- _Problem statement_:
Each record must be written out again exactly. Skip any picture it contains.

- _Data extracted from a collection_:
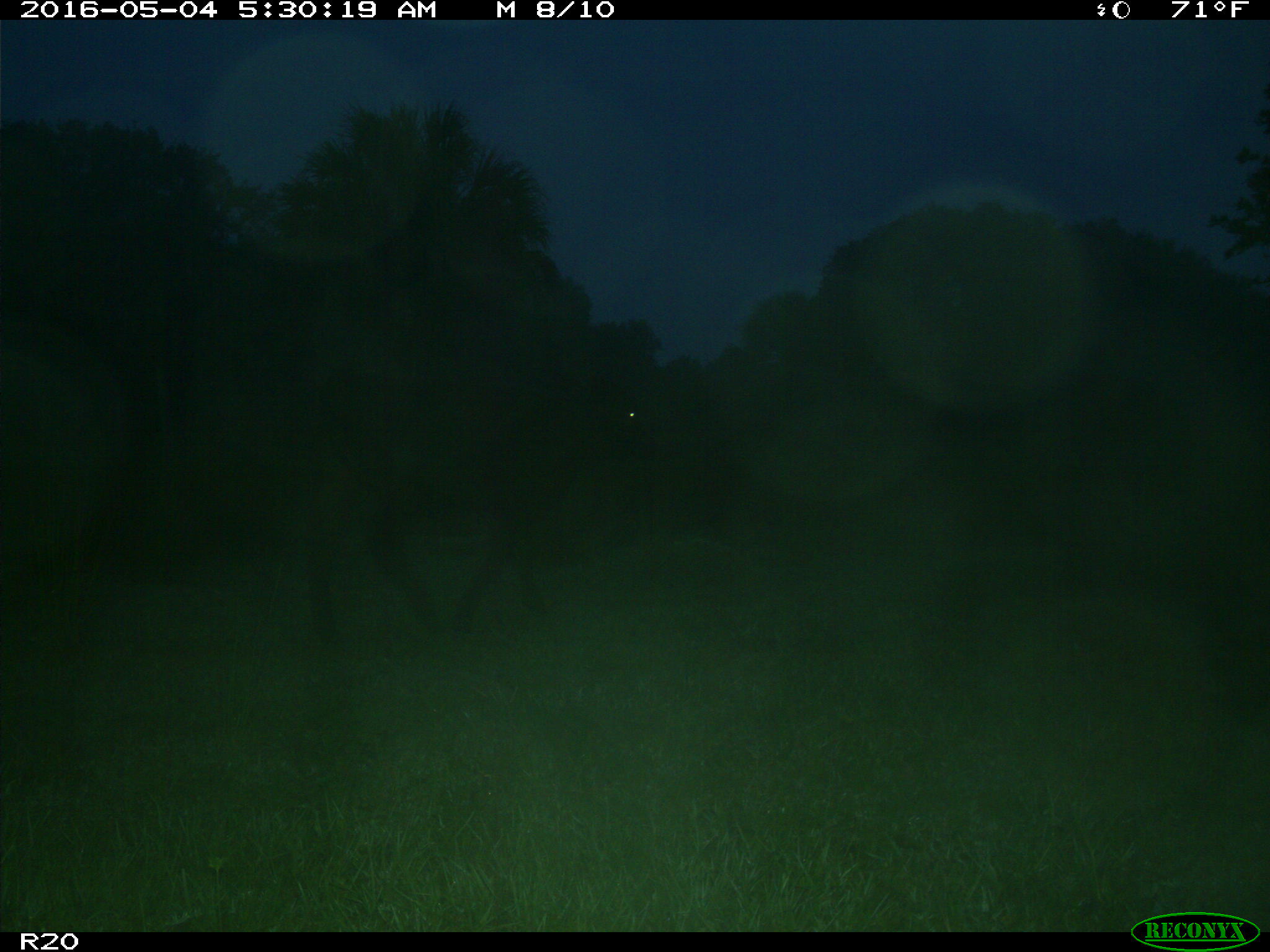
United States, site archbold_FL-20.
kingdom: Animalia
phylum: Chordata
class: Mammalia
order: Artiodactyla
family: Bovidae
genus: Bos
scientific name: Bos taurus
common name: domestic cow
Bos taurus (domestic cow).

- _Response to this exercise_:
United States, site archbold_FL-20.
kingdom: Animalia
phylum: Chordata
class: Mammalia
order: Artiodactyla
family: Bovidae
genus: Bos
scientific name: Bos taurus
common name: domestic cow
Bos taurus (domestic cow).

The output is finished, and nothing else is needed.